Kafeslenmeden... enseliyoruz
Dün Taraf gazetesinde, eski 1. Ordu Komutanı Org. Çetin Doğan'ın hazırladığı "Balyoz Harekât Planı"yla ilgili bilgilerin çıkması beni hiç şaşırtmadı. Çünkü Çetin Doğan'ın darbe eğilimli bir general olduğu, konuşmaları ve tavrından belliydi. Harekât planına göre, hükûmet sıkıyönetim ilân edene kadar, eylemler aralıksız devam edecekti. Bu amaca ulaşmak için, Türkiye'nin güvenliğini dahi tehlikeye sokabilecek olayların cereyan etmesi öngörülmüştü. Meselâ, bir tanesi, o tarihte Harp Akademileri Komutanı olan Org. İbrahim Fırtına'nın imzasını taşıyordu. (İbrahim Fırtına, Ağustos 2003'te, Hava Kuvvetleri Komutanı olduktan sonra da, Şener Eruygur'la birlikte darbe planları yapmaya devam etti.) Fırtına, isminden esinlenerek, hazırladığı plana, "Oraj" adını vermişti. (Oraj, Fransızca'da, fırtına demek) Plana göre, sıkıyönetim ilân edilmesini sağlamak maksadıyla, Yunanistan ile gerginlik arttırılacaktı. Mümkünse, bir uçağımız Yunan Hava Kuvvetleri tarafından düşürülecekti. Olmadığı takdirde, bir Türk pilotunun kendi uçağımıza atış yapmak suretiyle, bizim filomuzdan bir uçağı düşürmesi sağlanacaktı. Böylece AKP hükûmetinin bu konudaki acizliği ortaya konulacaktı.

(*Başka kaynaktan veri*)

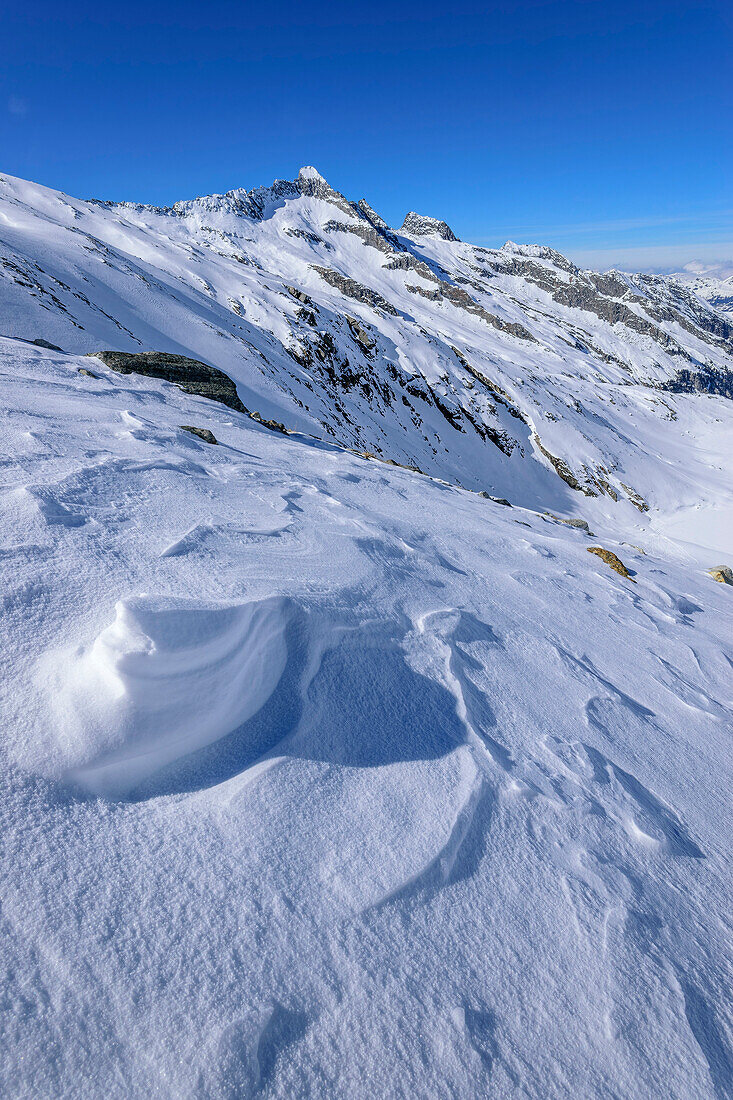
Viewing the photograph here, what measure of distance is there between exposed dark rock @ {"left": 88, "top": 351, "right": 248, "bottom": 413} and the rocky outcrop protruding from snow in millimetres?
142444

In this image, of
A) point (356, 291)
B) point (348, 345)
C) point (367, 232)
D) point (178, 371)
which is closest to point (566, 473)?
point (348, 345)

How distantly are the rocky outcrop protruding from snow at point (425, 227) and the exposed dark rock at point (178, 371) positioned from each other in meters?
142

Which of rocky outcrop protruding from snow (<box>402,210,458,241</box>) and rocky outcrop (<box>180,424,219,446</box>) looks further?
rocky outcrop protruding from snow (<box>402,210,458,241</box>)

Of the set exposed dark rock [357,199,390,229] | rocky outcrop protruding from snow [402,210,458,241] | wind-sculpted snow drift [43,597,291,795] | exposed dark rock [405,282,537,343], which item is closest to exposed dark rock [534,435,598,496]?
wind-sculpted snow drift [43,597,291,795]

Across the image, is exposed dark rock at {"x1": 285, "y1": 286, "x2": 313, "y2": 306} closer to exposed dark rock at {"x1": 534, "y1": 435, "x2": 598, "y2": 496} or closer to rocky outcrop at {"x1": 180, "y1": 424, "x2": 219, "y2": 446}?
exposed dark rock at {"x1": 534, "y1": 435, "x2": 598, "y2": 496}

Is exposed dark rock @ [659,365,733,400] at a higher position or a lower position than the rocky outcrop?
higher

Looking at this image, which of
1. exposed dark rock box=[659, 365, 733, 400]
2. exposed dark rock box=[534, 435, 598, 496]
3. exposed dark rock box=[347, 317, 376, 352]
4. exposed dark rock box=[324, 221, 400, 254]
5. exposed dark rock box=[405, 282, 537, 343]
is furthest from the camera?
exposed dark rock box=[659, 365, 733, 400]

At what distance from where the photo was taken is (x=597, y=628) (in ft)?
17.6

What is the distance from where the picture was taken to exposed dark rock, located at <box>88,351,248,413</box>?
1159cm

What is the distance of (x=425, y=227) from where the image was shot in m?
134

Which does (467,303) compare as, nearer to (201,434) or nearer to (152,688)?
(201,434)

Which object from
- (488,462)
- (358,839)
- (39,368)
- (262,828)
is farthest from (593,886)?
(488,462)

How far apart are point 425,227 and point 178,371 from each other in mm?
148837

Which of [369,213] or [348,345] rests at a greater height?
[369,213]
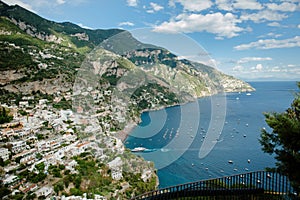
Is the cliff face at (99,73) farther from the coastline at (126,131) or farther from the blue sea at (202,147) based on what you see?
the blue sea at (202,147)

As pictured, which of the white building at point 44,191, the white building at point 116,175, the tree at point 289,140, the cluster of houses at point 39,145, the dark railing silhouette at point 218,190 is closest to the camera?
the tree at point 289,140


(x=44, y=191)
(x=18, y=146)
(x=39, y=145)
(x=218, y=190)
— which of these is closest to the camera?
(x=218, y=190)

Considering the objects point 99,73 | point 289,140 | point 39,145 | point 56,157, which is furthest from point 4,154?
point 99,73

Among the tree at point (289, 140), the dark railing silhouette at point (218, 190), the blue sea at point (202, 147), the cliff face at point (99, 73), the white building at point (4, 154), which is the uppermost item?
the cliff face at point (99, 73)

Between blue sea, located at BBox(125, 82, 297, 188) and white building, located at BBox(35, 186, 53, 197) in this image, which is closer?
white building, located at BBox(35, 186, 53, 197)

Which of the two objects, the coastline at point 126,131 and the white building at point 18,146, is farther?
the coastline at point 126,131

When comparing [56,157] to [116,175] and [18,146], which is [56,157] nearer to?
[18,146]

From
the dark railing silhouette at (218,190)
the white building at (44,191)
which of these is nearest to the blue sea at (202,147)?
the dark railing silhouette at (218,190)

"Balyoz Sıkıyönetim Komutanı" ismiyle, darbenin baş organizatörü olan Çetin Doğan, 12 Eylül 1980'deki Bayrak Harekâtı'ndan esinlenmişti. 2002 sonunda başlayan ve 2003 Mart'ına kadar süren bir çalışmayla, 5 bin sayfalık bir plan hazırlanmıştı. Bunun içinde, kendi uçağımızı düşürmenin yanı sıra, İstanbul'daki Fatih camiinin (Çarşaf Planı) ve Beyazıt camiinin (Sakal Planı) bombalanması da öngörülmüştü.
Bombalamadan sonra, cami cemaatini tahrik edecek timler vatandaşların arasına sokulup, olayların büyümesi sağlanacaktı. Bütün bu provokasyonlar sonrasında, "Balyoz Harekât Planı" gerçekleşecek ve Türk Silâhlı Kuvvetleri "ülke bütünlüğünü korumak, milli birlik ve beraberliği sağlayarak, muhtemel bir iç savaş ve kardeş kavgasını önlemek, laik demokratik düzenin işlemesine mani olan sebebleri bertaraf etmek" üzere yönetime el koyacaktı.
Sahi, biz bu filmi kaç kere gördük! Çok şükür, şimdi artık onlar bizi "kafeslemeden", biz onları enseliyoruz.